Predictions for 2025
Looking ahead to the new year, Riedman predicts funding challenges could stymie school safety efforts. School districts have reached the end of federal COVID-19 emergency aid.
Trump, the school safety expert, also said maintaining funding for school safety measures will be a challenge with the winding down of COVID funding. "It is likely they will not be able to sustain the costs, will end up having to cut back, and then will have to explain how they got in this position to their school communities," he wrote in his Jan. 1 post.
Riedman also forecasts that the promises made by President-elect Donald Trump to eliminate the U.S. Department of Education, shrink education funding, and thin out other government agencies could adversely impact schools, districts and states that use federal grant programs and technical assistance to boost safety.
"Without a federal department investigating online threats, many school shooting plots — especially those made by someone in another state — would not be averted," Riedman said.
Trump's campaign platform said Republicans would support "overhauling standards on school discipline, advocate for immediate suspension of violent students, and support hardening schools to help keep violence away from our places of learning."

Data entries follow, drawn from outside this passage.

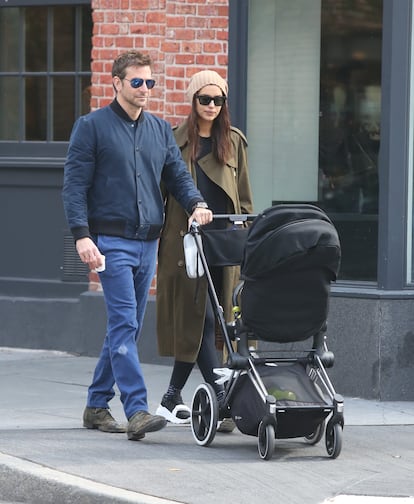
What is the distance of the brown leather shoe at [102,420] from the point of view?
7492 millimetres

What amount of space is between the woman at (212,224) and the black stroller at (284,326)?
62 cm

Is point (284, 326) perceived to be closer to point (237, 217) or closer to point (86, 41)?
point (237, 217)

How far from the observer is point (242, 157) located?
784cm

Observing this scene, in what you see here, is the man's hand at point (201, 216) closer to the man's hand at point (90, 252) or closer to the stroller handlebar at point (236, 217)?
the stroller handlebar at point (236, 217)

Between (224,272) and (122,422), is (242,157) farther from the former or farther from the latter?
(122,422)

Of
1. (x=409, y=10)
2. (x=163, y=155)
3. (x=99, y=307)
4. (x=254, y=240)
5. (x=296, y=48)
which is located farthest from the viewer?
(x=99, y=307)

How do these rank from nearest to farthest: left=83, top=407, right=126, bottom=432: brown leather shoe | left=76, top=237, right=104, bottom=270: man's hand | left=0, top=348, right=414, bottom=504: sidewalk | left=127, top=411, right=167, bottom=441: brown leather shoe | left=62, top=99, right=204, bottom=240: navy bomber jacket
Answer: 1. left=0, top=348, right=414, bottom=504: sidewalk
2. left=76, top=237, right=104, bottom=270: man's hand
3. left=127, top=411, right=167, bottom=441: brown leather shoe
4. left=62, top=99, right=204, bottom=240: navy bomber jacket
5. left=83, top=407, right=126, bottom=432: brown leather shoe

Riedman, in an analysis sent on Jan. 1 to subscribers to his school safety Substack newsletter, predicted about 30 school shootings would occur in January, with most resulting from escalated fights between students at dismissal time either in front of the school or in the parking lot.
"It's impossible to know which 30 campuses will experience this senseless and preventable gun violence," Riedman said. "When we haven't taken any meaningful action to stop them, the only certainty is these shootings will happen somewhere in 2025.”